Quiz Entry - updated: 2026.06.20
How do you read, use, and delete variables in Bash?
Read a variable by prefixing $` (`$name); use ${name} braces to mark its boundary; remove it entirely with unset name.
Assignment uses the bare name (name=...), but reading always needs the $` to trigger expansion. The braces in `${name} matter when the variable name would otherwise run into following text — bash greedily grabs as many valid name characters as it can, so $namelolo` looks for a variable called `namelolo`. `${name}lolo draws a clear boundary.
name="World"
echo "Hello $name" # Hello World
echo "${name}lolo" # Worldlolo (braces fix the boundary)
echo "$namelolo" # (empty — wrong variable!)

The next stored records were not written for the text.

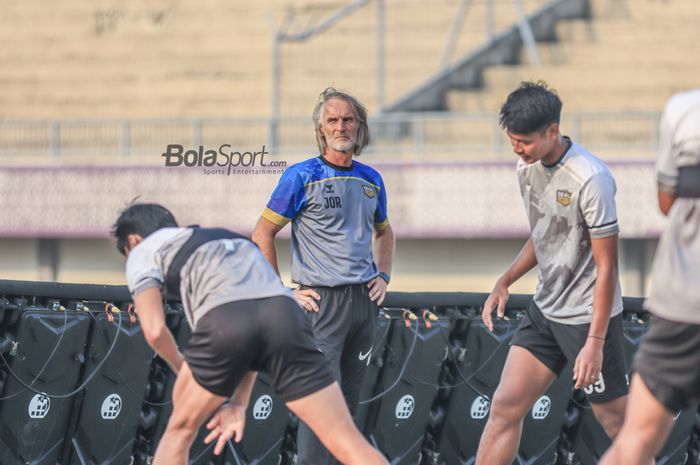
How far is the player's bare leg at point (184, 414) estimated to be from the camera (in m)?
4.65

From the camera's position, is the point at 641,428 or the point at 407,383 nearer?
the point at 641,428

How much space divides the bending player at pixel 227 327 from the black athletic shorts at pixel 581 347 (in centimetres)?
108

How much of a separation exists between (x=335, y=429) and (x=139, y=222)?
0.95 m

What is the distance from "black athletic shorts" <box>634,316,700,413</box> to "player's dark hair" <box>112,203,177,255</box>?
5.43 feet

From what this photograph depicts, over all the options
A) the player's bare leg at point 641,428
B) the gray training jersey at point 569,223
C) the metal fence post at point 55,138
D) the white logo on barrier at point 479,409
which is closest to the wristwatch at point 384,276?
the gray training jersey at point 569,223

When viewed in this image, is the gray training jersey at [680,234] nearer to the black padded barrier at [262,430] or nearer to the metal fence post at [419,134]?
the black padded barrier at [262,430]

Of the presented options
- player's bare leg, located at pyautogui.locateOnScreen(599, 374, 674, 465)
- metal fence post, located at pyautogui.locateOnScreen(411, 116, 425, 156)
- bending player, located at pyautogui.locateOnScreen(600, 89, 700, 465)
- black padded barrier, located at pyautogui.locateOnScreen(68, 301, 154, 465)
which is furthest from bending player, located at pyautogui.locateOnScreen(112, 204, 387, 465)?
metal fence post, located at pyautogui.locateOnScreen(411, 116, 425, 156)

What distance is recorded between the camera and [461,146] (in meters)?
15.0

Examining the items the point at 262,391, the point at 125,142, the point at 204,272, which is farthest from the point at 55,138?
the point at 204,272

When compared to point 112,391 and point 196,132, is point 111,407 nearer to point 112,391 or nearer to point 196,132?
point 112,391

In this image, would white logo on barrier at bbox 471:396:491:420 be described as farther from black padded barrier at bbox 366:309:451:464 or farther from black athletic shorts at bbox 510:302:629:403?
black athletic shorts at bbox 510:302:629:403

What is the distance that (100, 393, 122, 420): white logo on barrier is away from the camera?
247 inches

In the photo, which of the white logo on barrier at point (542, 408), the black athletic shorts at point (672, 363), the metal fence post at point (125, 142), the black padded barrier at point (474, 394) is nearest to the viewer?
the black athletic shorts at point (672, 363)

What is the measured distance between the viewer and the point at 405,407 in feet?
22.6
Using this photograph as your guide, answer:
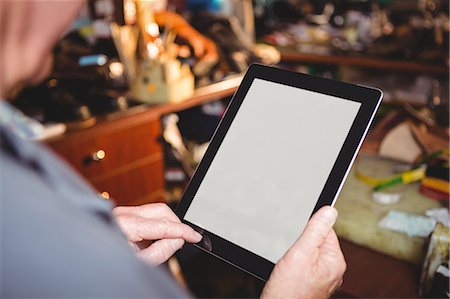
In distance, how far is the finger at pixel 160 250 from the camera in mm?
934

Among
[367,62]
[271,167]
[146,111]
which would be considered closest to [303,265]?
[271,167]

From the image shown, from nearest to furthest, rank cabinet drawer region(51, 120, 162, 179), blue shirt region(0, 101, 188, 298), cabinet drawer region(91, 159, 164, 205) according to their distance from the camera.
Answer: blue shirt region(0, 101, 188, 298)
cabinet drawer region(51, 120, 162, 179)
cabinet drawer region(91, 159, 164, 205)

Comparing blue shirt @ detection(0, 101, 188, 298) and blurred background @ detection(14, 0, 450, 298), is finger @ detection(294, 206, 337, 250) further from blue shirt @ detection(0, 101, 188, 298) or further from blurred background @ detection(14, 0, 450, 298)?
blue shirt @ detection(0, 101, 188, 298)

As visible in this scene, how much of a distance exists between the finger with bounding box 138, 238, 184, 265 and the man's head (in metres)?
0.43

unset name # delete it; $name is now empty
When to use ${var} syntax:
# Problem: variable boundary unclear
echo "$namelolo" # Looks for $namelolo (empty!)
# Solution: curly braces
echo "${name}lolo" # Output: Worldlolo
Deleting variables:
unset name
echo "$name" # Output: (empty)
Check if variable is set:
# Default value if unset
echo "${name:-default}"
# Assign default if unset
name="${name:-default}"
Tip: Always use "$var" (quoted) to prevent word splitting issues.